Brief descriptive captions
▼
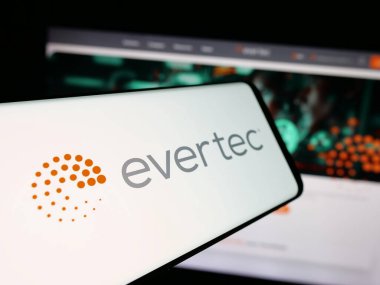 Stuttgart, Almanya - 12-10-2025: Web sitesi önünde ekranda finans teknolojisi şirketi Evertec Inc. 'in logosuna sahip akıllı telefon. Telefon ekranının merkez soluna odaklan.
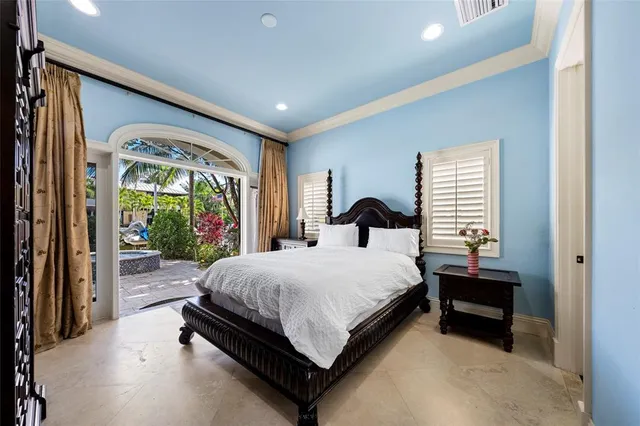a view of swimming pool with outdoor seating and a potted plants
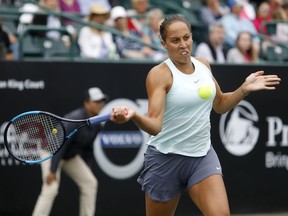 Madison Keys returns a shot to Monica Puig, from Puerto Rico, during their semifinal at the Volvo Car Open in Charleston, S.C., Saturday, April 6, 2019.
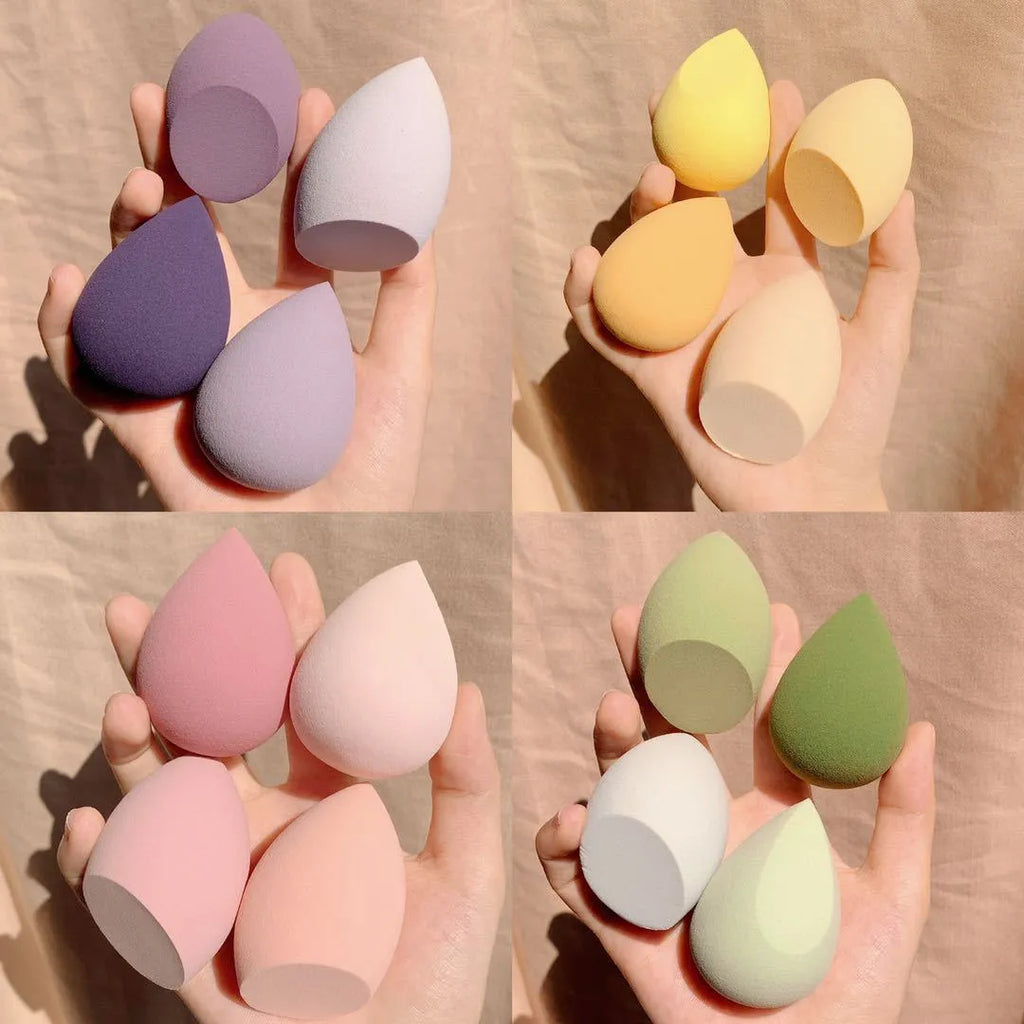 Four makeup egg sponges in grape, mango, mint, and peach colours, each 6cm in size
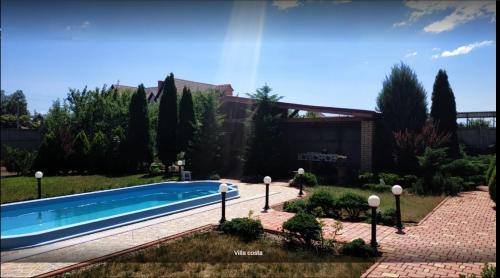 a swimming pool in the yard of a house at Villa Costa in Sanzhiyka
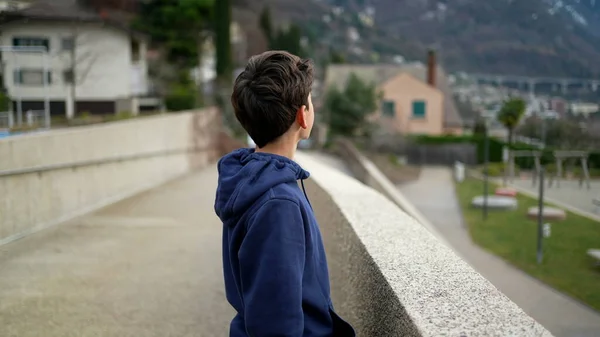 Teen kid stands at park outside staring at horizon in meditation. Tracking shot of young boy in contemplation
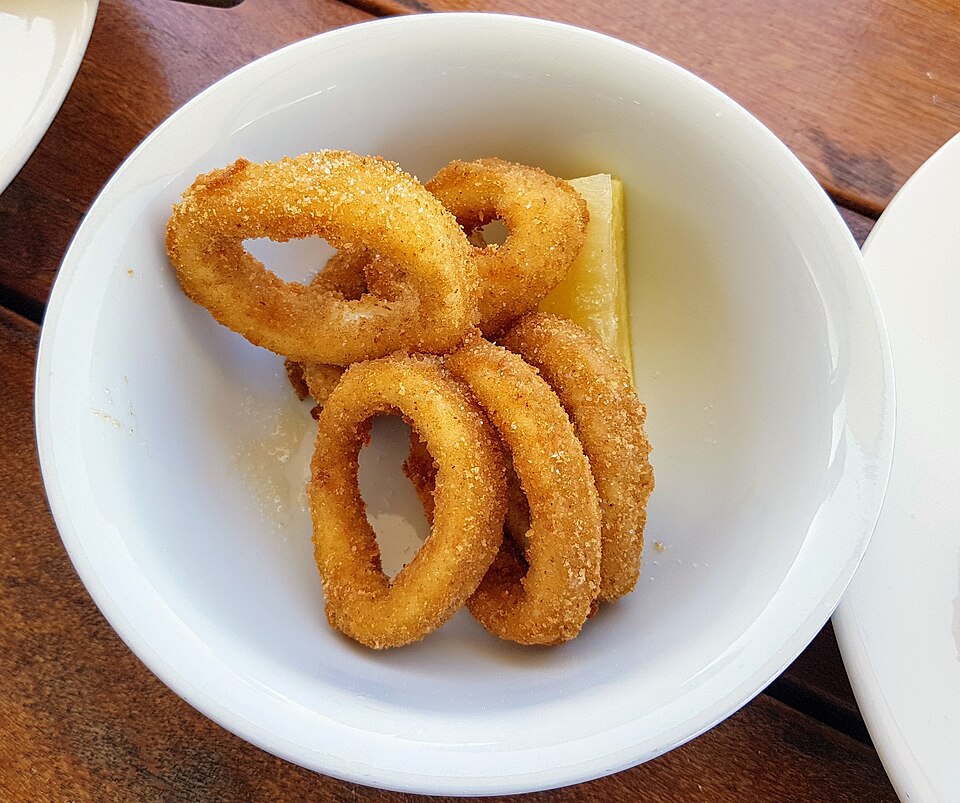 Golden Greek fried baby squid rings with lemon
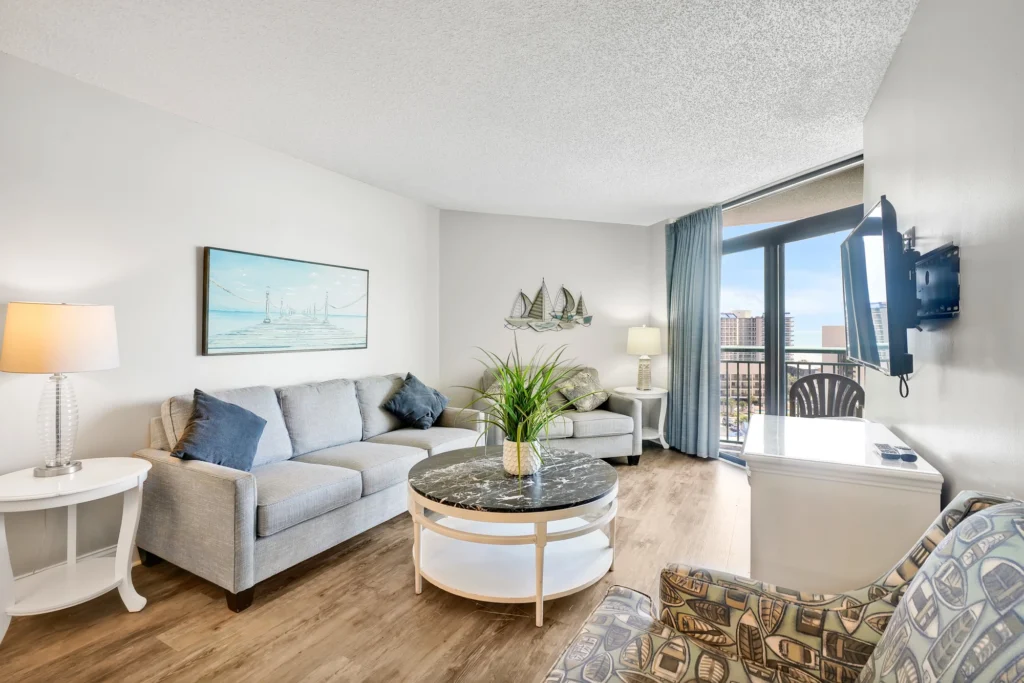 Living area of a condo at Sand Dunes Resort, with sofas and a balcony onto the beachfront
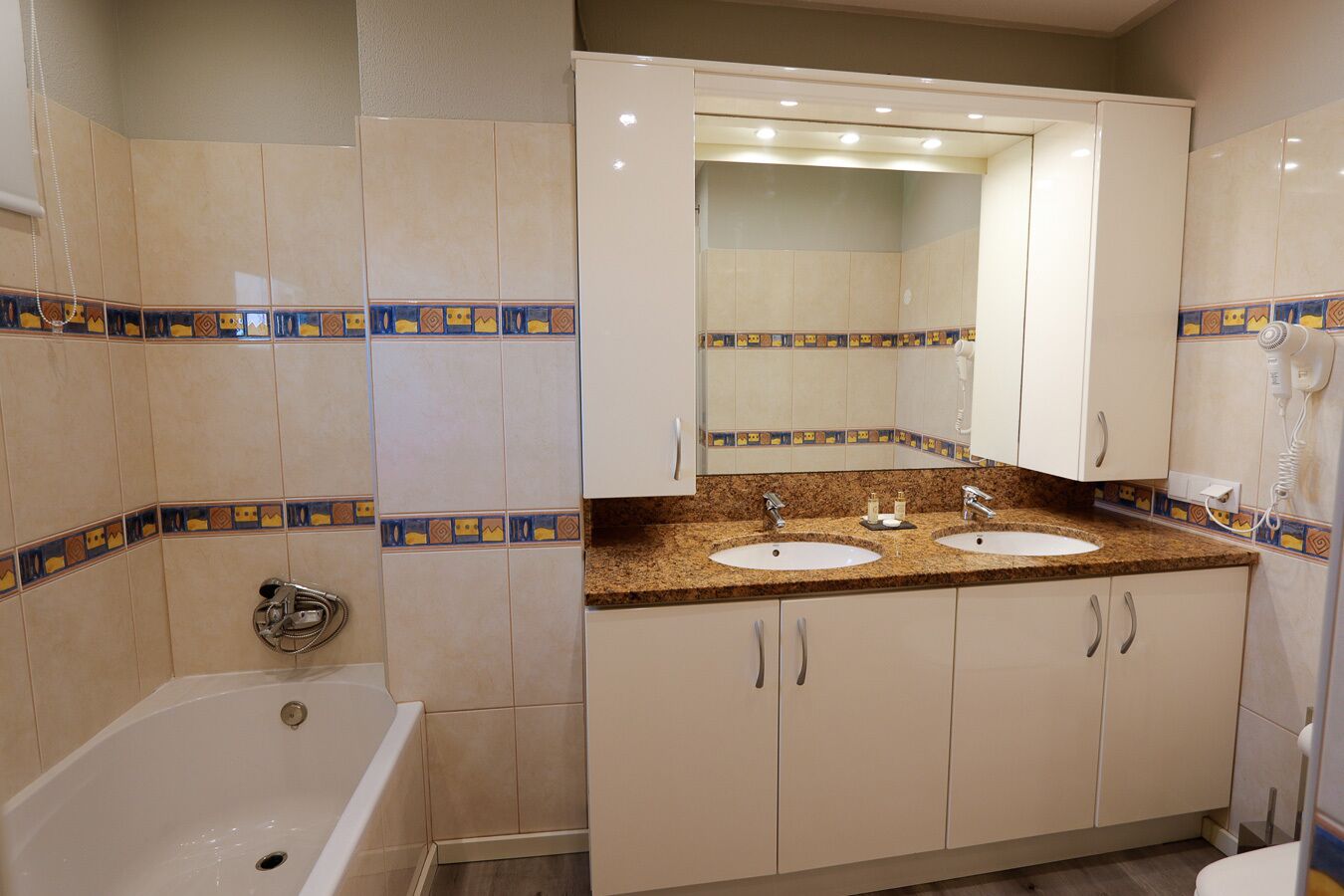 A bathroom with two sinks, a bathtub, and a large mirror above the sinks.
▲
* [Task prompt]
Keep every word of the data as it is when you write it out, but drop the pictures.

* [Result of the task]
 Stuttgart, Almanya - 12-10-2025: Web sitesi önünde ekranda finans teknolojisi şirketi Evertec Inc. 'in logosuna sahip akıllı telefon. Telefon ekranının merkez soluna odaklan.
a view of swimming pool with outdoor seating and a potted plants
 Madison Keys returns a shot to Monica Puig, from Puerto Rico, during their semifinal at the Volvo Car Open in Charleston, S.C., Saturday, April 6, 2019.
 Four makeup egg sponges in grape, mango, mint, and peach colours, each 6cm in size
 a swimming pool in the yard of a house at Villa Costa in Sanzhiyka
 Teen kid stands at park outside staring at horizon in meditation. Tracking shot of young boy in contemplation
 Golden Greek fried baby squid rings with lemon
 Living area of a condo at Sand Dunes Resort, with sofas and a balcony onto the beachfront
 A bathroom with two sinks, a bathtub, and a large mirror above the sinks.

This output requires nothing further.